Adjunct Professor of Law E. Donald Elliott ’74 and Gordon Bradford Tweedy Professor Emeritus of Law Carol M. Rose were elected to The American Law Institute (ALI) on October 18, 2018. The new class includes 31 members who bring a wide range of perspectives and areas of expertise to ALI’s work of clarifying the law through restatements, principles, and model penal codes.

E. Donald Elliott
“ALI’s membership is known for its judgment, collective experience, and analytic ability,” said ALI President David F. Levi. “I am pleased to welcome this extraordinary group of new members who will bring their talent, wisdom, and dedication to the important work of the Institute.”

ALI is the leading independent organization in the United States producing scholarly work to clarify, modernize, and improve the law.
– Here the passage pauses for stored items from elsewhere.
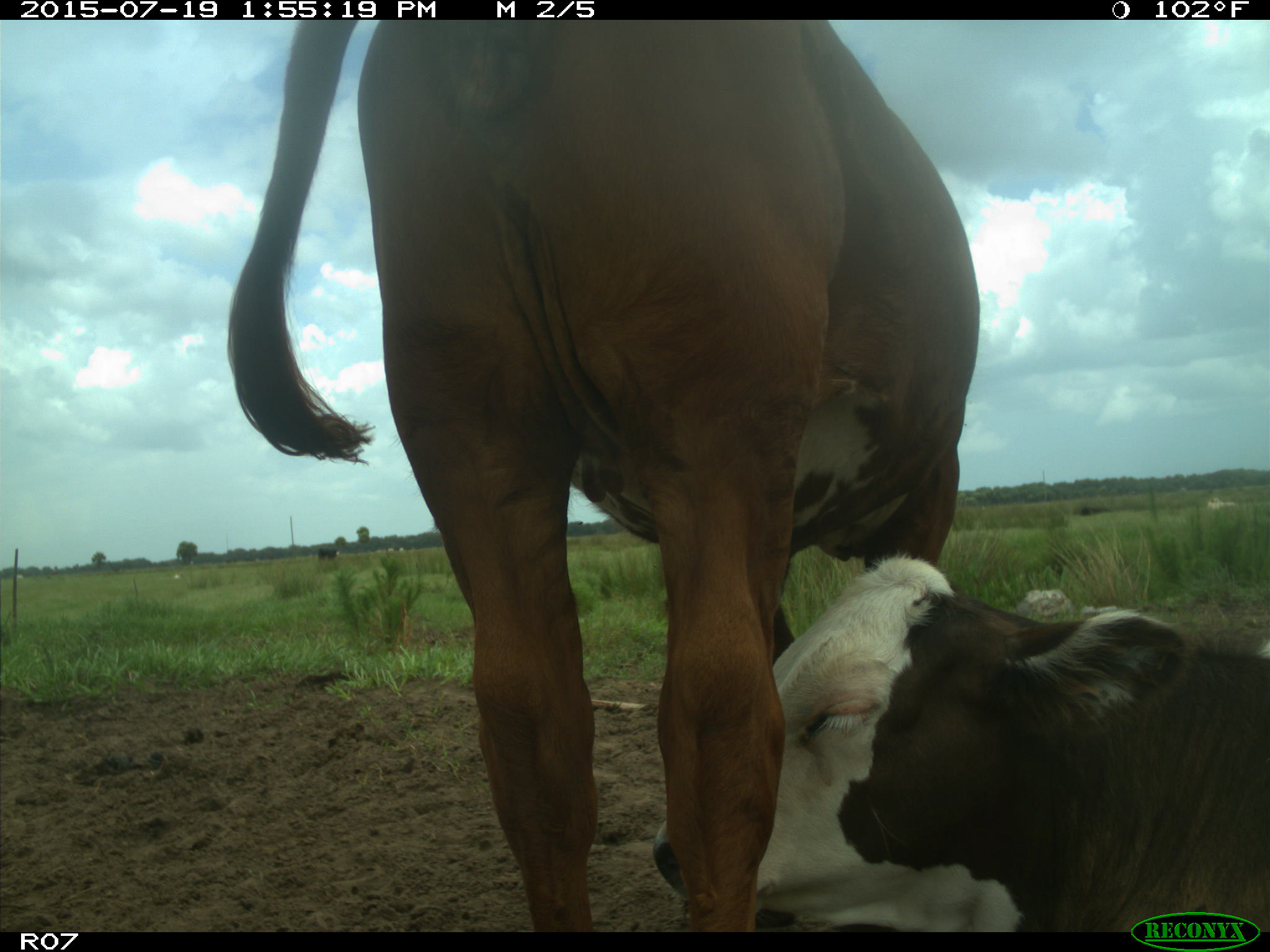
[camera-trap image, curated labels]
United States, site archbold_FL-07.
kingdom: Animalia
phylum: Chordata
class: Mammalia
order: Artiodactyla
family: Bovidae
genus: Bos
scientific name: Bos taurus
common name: domestic cow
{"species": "Bos taurus (domestic cow)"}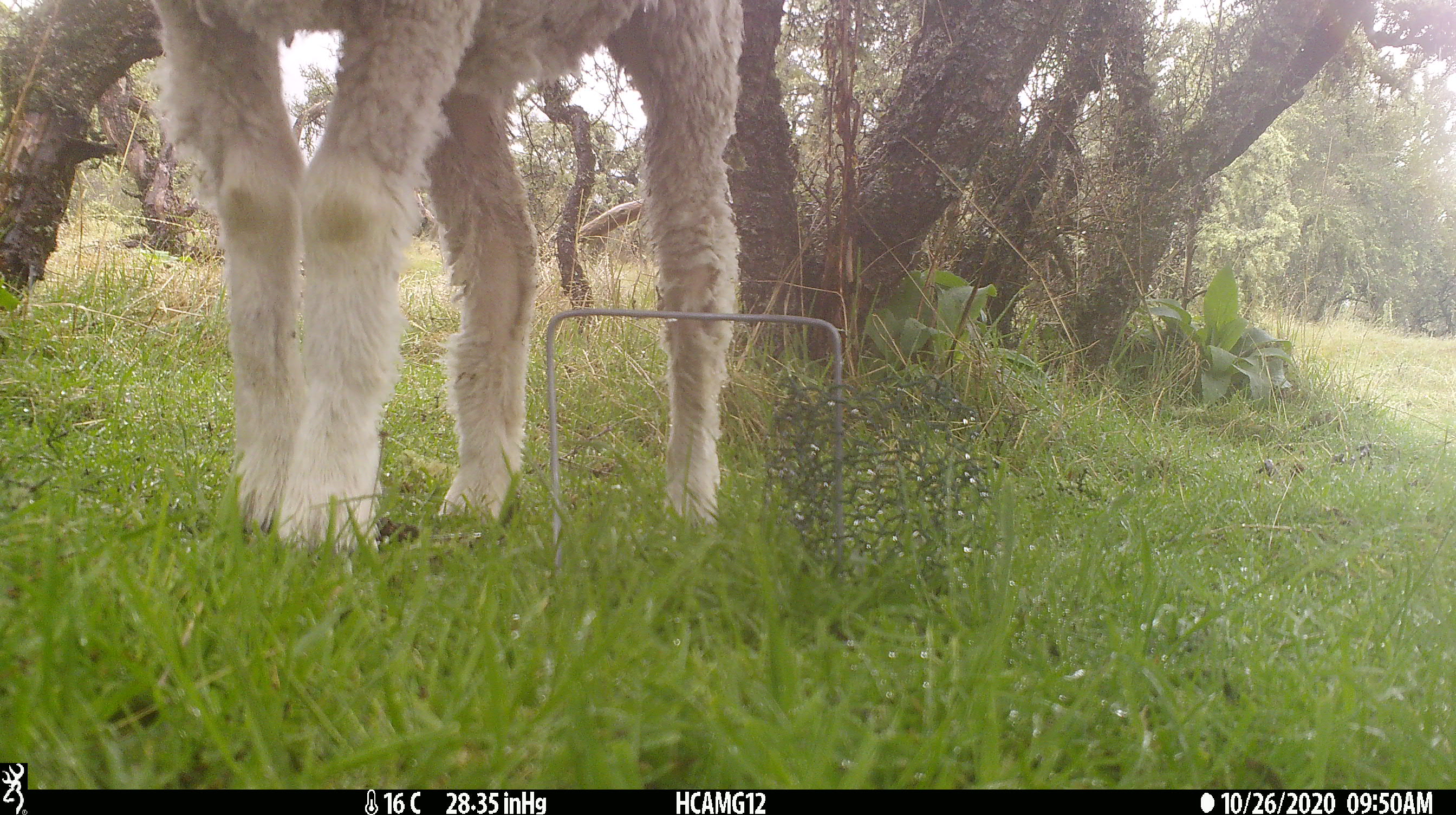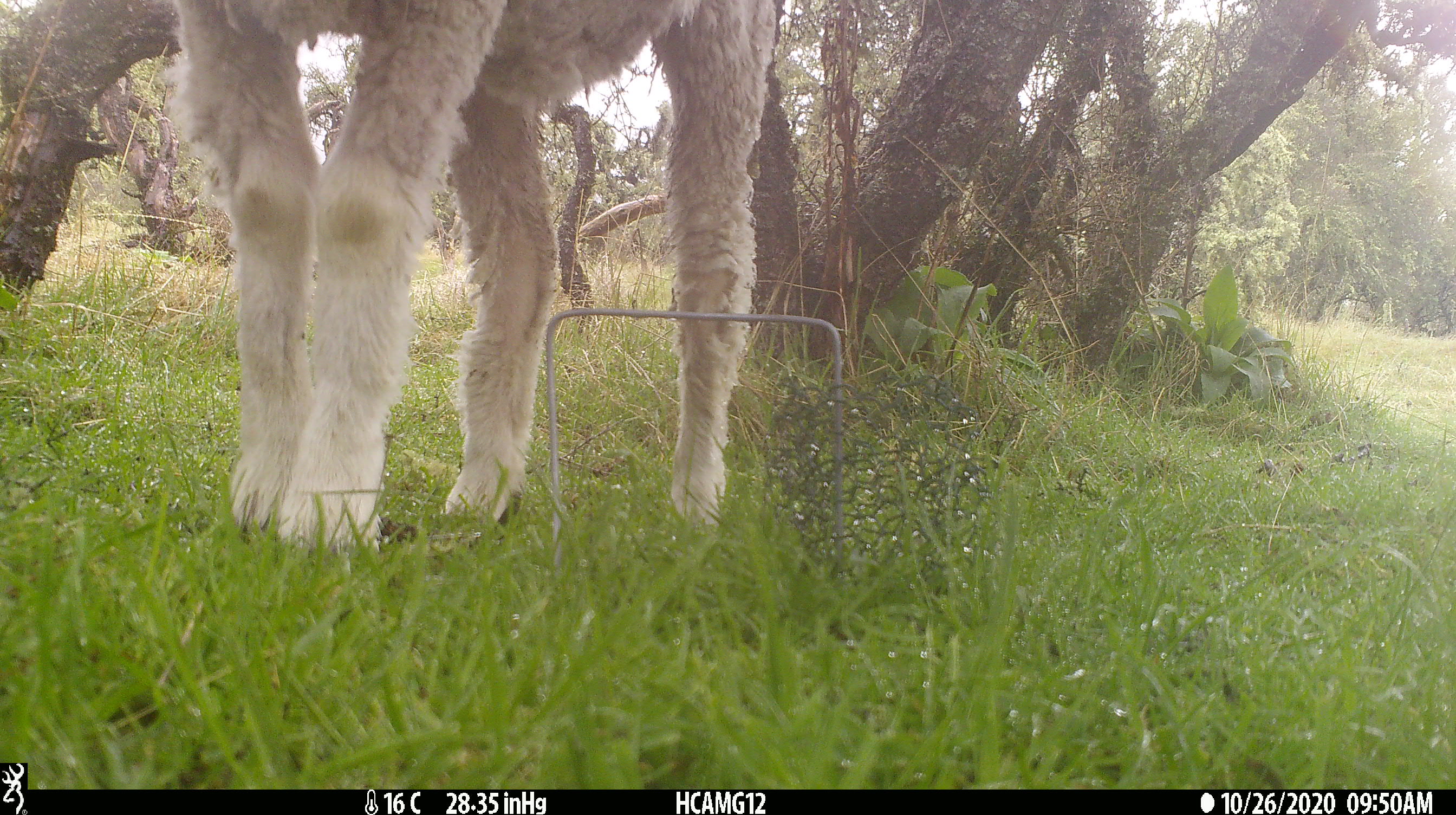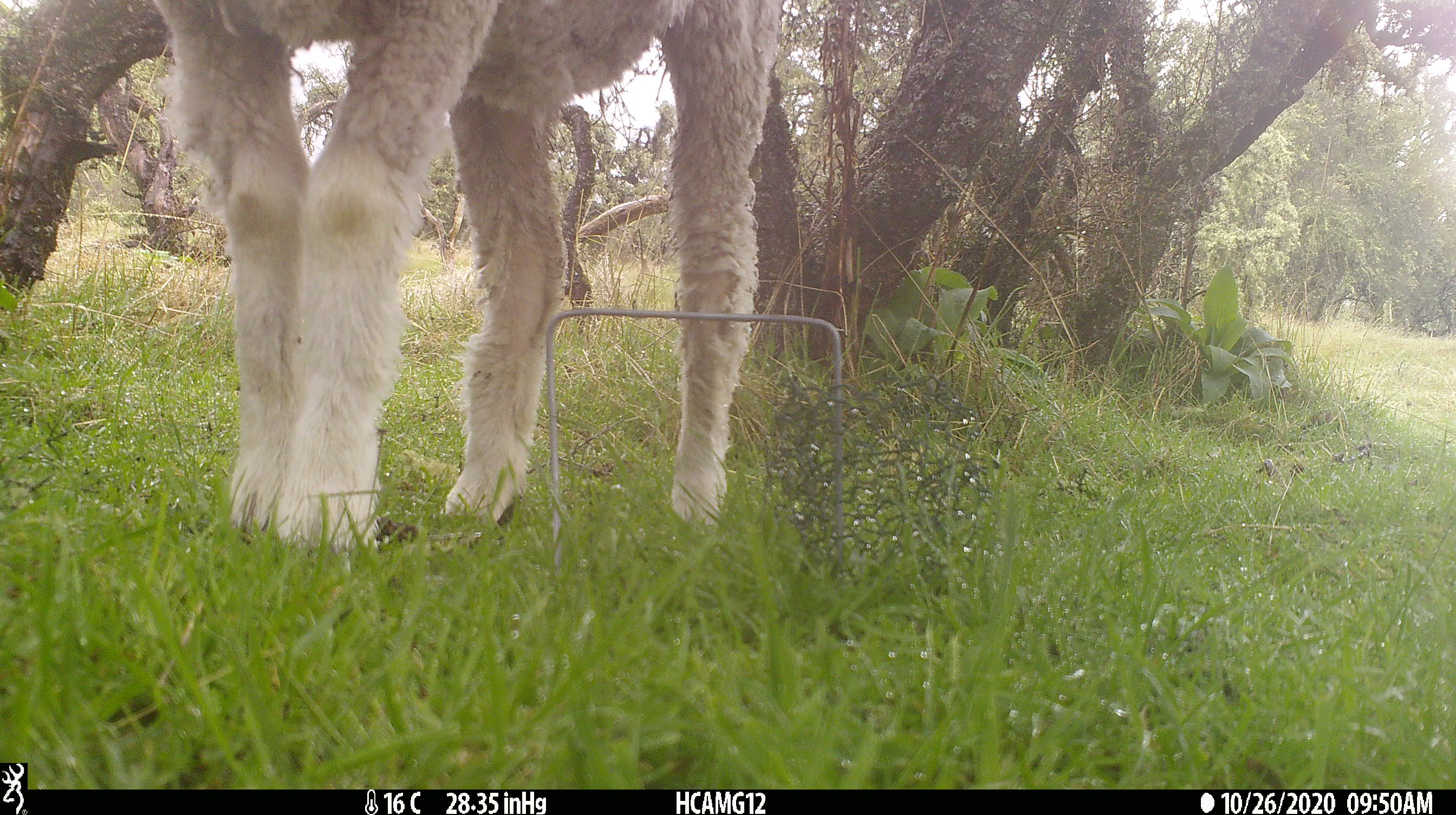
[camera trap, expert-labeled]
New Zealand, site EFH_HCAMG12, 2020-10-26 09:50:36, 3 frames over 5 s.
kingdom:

Elliott is a leading academic scholar, as well as practitioner, in the fields of administrative and environmental law. He has been on the Yale Law faculty since 1981 and currently teaches courses in environmental law, energy law, administrative law and civil procedure. He is also senior of counsel in the Washington D.C. office of Covington & Burling LLP, and co-chair of the firm's Environmental Practice Group. In 1993, he was named to the first endowed chair in environmental law and policy at any major American law school, the Julien and Virginia Cornell Chair in Environmental Law and Litigation at Yale Law School. Elliott also testifies frequently in Congress on environmental issues.

Elliott is a Senior Fellow of the Administrative Conference of the United States (ACUS) and an elected member of the American College of Environmental Lawyers, as well as a member of the boards of the Environmental Law Institute, the Center for Clean Air Policy, and NYU’s Institute for Policy Integrity. He is the author or co-author of seven books and has published more than 70 articles in professional journals.

Carol M. Rose
Carol M. Rose is the Gordon Bradford Tweedy Professor Emeritus of Law and Organization and Professorial Lecturer in Law at Yale Law School. She joined the Law School faculty in 1989. Rose teaches property, land use, environmental law, natural resources law, and intellectual property law.

Her publications include Saving the Neighborhood: Racially Restrictive Covenants, Law, and Social Norms (2013), with Richard R.W. Brooks; Perspectives on Property Law (3rd edition), with Robert Ellickson and Bruce Ackerman (2000); and Property and Persuasion: Essays on the History, Theory and Rhetoric of Ownership(1994).